_Brano fornito_
SUISEKI, ARTE O FILOSOFIA?
Le pietre testimoniano le bellezze della natura.

Suiseki Giano Bifronte in meditazione

Nato in Cina oltre 2000 anni fa, il Suiseki è una forma d’arte che si è “affacciata” in Italia solo da un paio di decenni prima della fine del secondo millennio, e così è avvenuto anche nel resto dell’Occidente. La raffigurazione del Suiseki rappresenta delle forme simboliche della natura.
Confesso che non ho una grande conoscenza della filosofia del Suiseki, pur essendomi interessato fin dal 1975 cercando di diffonderlo in Italia. Lo so che non esiste una sola verità, e di certo non voglio imporvi la mia; cercherò di coinvolgervi nella mia passione in punta di piedi, lasciando ad ognuno di voi la scelta d’accostarsi al fascino che le pietre suscitano. Non me ne vogliano i puristi del Suiseki per come li presento, li vedo e li sento a modo mio, e se vi ho portato fuori strada, vi prego di scusarmi.
La parola Suiseki è composta da due ideogrammi: Sui, che significa “acqua” e Seki che vuol dire “pietra”, e in origine la pietra veniva immersa in un vassoio senza i fori di drenaggio e dal colore che potesse richiamare l’acqua.
In seguito quest’uso venne meno, e si usò la sabbia fine e levigata per simboleggiare il liquido elemento che poteva simulare il mare, l’impetuoso torrente o il quieto lago. Attualmente per Suiseki si intende comunemente la pietra posta su un vassoio di ceramica (o di bronzo) molto basso e senza i fori di drenaggio che si chiama “Suiban”, oppure un supporto di legno o “Dai, Daiza”, modellato secondo il contorno della pietra stessa. Il vassoio Suiban o il supporto di legno per la pietra ha molte analogie con il vaso per il Bonsai, poiché entrambi rappresentano la continuità del paesaggio circostante del soggetto che vi viene posto.

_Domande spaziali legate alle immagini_

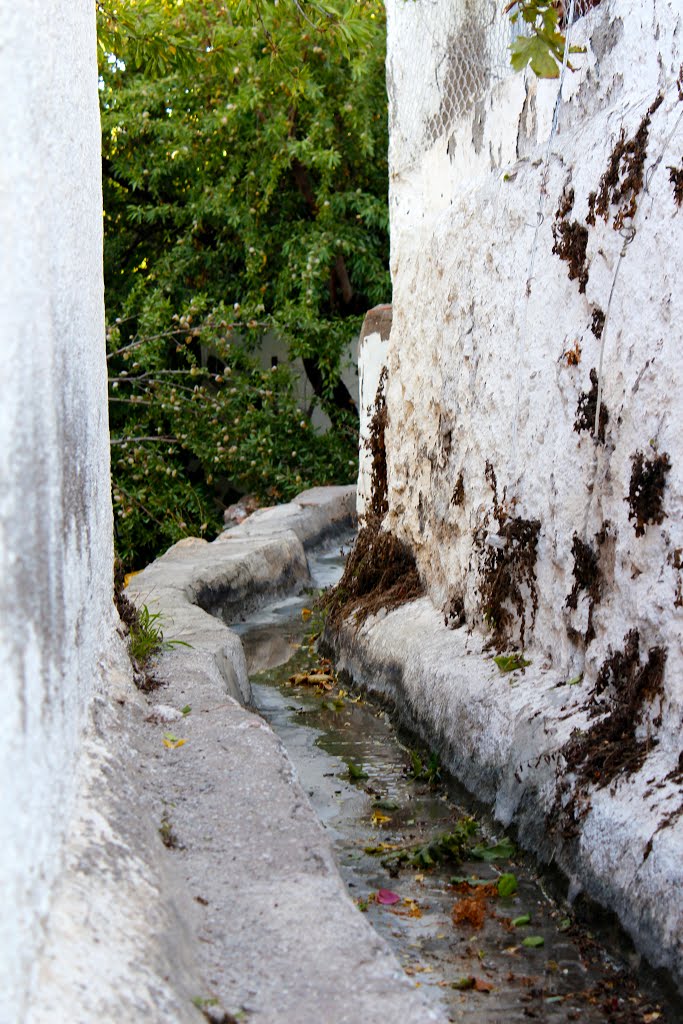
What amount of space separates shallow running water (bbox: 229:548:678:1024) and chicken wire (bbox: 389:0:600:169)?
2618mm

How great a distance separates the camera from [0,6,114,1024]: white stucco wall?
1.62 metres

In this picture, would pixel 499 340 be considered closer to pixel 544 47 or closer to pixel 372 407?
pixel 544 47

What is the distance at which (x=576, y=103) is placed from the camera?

_Istruzioni di lavoro_
**a.** Secondo il brano sul Suiseki, che cosa significa l'ideogramma Sui?
**b.** Nel brano sul Suiseki, quali elementi d'acqua poteva simulare la sabbia fine e levigata? Elencali tutti.
**c.** Prosegui il brano sul Suiseki partendo subito dopo la sua ultima frase.

_Risultati in ordine_
**a.** Significa “acqua”.

**b.** Il mare, l'impetuoso torrente e il quieto lago.

**c.**
Lo stesso Suiseki può cambiare “abito”, infatti, nelle calde giornate d’estate l’uomo e gli animali cercano di ripararsi all’ombra di un vecchio albero per godere della frescura, e così pure il Suiseki viene esposto in un Suiban contenente della sabbia fine, in quanto crea un’atmosfera più fresca. Viceversa, nel periodo invernale viene presentato nel Daiza, o base di legno, in quanto crea un ambiente più caldo.
La metafora appena descritta non è così assurda o fantasiosa come si potrebbe presumere: nel concetto, e nella parola stessa, Suiseki, è racchiuso un preciso simbolismo della filosofia Zen, simbolismo che fu un apporto giapponese a quest’arte.
Dopo circa seicento anni dalla sua nascita, infatti, il Suiseki fu importato in Giappone da alcuni monaci buddisti. E là dove in Cina le pietre-paesaggio erano soprattutto omaggio superstizioso a divinità piuttosto suscettibili, in Giappone divennero un ottimo strumento per divulgare le dottrine filosofiche del Buddismo Zen.
Acqua e pietra sono quindi rappresentazioni dei principi Yin e Yang, da cui tutto deriva e a cui tutto è riconducibile.
Yin è il principio femminile, e dunque l’acqua, e tutto ciò che è tenero, flessibile, umido, freddo, buio, ricettivo, concavo, interno e interiore.
Yang, principio maschile, è la pietra, e cioè calda, ruvida, solida, immutabile, solare, convessa, penetrante, esteriore. L’unione dei due princìpi è perfezione, eternità, divinità: tutto ciò a cui deve aspirare l’uomo saggio, e perciò è bene che gli sia ricordato che i simboli del Suiseki, con i quali peraltro può allenarsi alla meditazione, conducono alla ricerca interiore.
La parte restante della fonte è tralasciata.